Situated at the mouth of the river Elbe delta on Germany’s North Sea coast, and with access to industrial clusters located north west of Hamburg, Brunsbüttel must be the ideal location for Germany’s first land-based LNG terminal.
During the initial planning phases, alternative locations at Wilhelmshaven, close to Bremen and Stade further upstream on the Elbe were also considered. Stade had the attraction that it was marginally closer to markets around Hamburg, but for the kind of shipping that will feed this mega-scale LNG terminal the mouth of the river was ultimately the more suitable location.
With phase-out of hard coal and lignite fired power stations in Germany by the end of the 2030’s, gas consumption is projected to increase. The Nordstream 2 pipeline which is currently under construction and will transfer natural gas from Russian sources to Germany will certainly help to satisfy this growth in demand. Additionally, this LNG terminal will add to the supply diversity and enable up access to US, Middle East and emerging African LNG sources. Putting the scale of the planned terminal into some context, at 240,000 cubic metres, the land-based LNG storage tank will be the biggest in Europe.

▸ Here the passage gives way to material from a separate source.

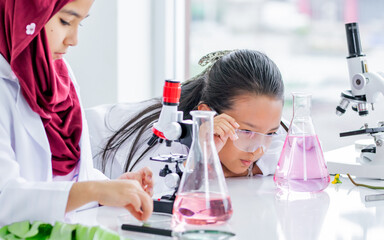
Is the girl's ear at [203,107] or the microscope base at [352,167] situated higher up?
the girl's ear at [203,107]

The unique advantage of LNG
In some applications, pipeline gas and re-gasified LNG are interchangeable. In others, such as the use of LNG as a fuel for ships and trucks, the energy density of liquefied natural gas sets it apart from a gaseous supply meaning that LNG terminals have a unique role to play in the energy mix of a nation. In the industrial gases industry, people will be familiar with the concept that compressed and liquefied gases are compact ways to store and transport products: the same goes for LNG. A litre of LNG is approximately equivalent to 3 litres of compressed natural gas (CNG) at 200 bar or 600 litres of natural gas at atmospheric pressure.
LNG terminals are an established feature of continental Europe’s North Sea ports with operations at Zeebrugge, Dunkirk and Rotterdam. So, it’s natural that Gasunie. and Vopak who operate the Gate LNG terminal in the port of Rotterdam now joined by Hamburg based Oiltanking should be playing a leading role in the development of the German LNG Terminal. Marcel Tijhuis, responsible for business development at Gasunie explains the marketing idea behind the terminal: “we see great potential to feed gas directly into the German gas grid. Beyond that, we are building in flexibility for off-grid applications. There will be two LNG truck loading bays so that trucks can collect LNG from us for distribution to ships, LNG filling stations and industrial users.
Plans for growth
The German LNG terminal is still in the planning stage, with engineering proposals and regulatory approvals being worked through right now. Calls for EPC contractors to tender for the work to build the LNG terminal are likely to be placed later this year. Whilst the current scale of the operation will propel it into the major league, options for growth beyond that also exist. Tijhuis explains: “there is space for two additional LNG tanks, The Gate terminal that we operate in Rotterdam, has three tanks where the installed storage capacity today is 540,000 cubic metres.
“We are also seeking permits and planning for a rail terminal. One of the features that makes our LNG terminal concept unique is the flexibility of operation. We will be able to simultaneously unload from Q-Max tankers, fill into small LNG vessels, re-gasify to the grid and fill road trucks. I’m not aware of any other terminal that has such flexible operating parameters”.
The business case at Brunsbüttel goes beyond gas. There are also plans to use low grade heat from local industry to vaporise the LNG as it is re-gasified and injected into the natural gas grid. In exchange, the cold energy from the vaporisation of the cryogenic liquid will be used to provide chilled water to local businesses. Such ideas about using the cold from liquid nitrogen or liquid CO2 vaporisation will be familiar to many people in the industrial gases sector.
Brexit on the horizon?
The natural gas supply dynamic in Europe may well be impacted if Brexit negotiations complicate, or add cost, to gas exchange between the UK and continental Europe. The UK has several large-scale LNG terminals with high capacity regasification units and the pipeline infrastructure between the UK and the continent is important to help balance the demand requirements in the two locations. With these uncertainties on the horizon, this may be an additional factor influencing plans for new LNG capacity on both sides of the channel in years to come.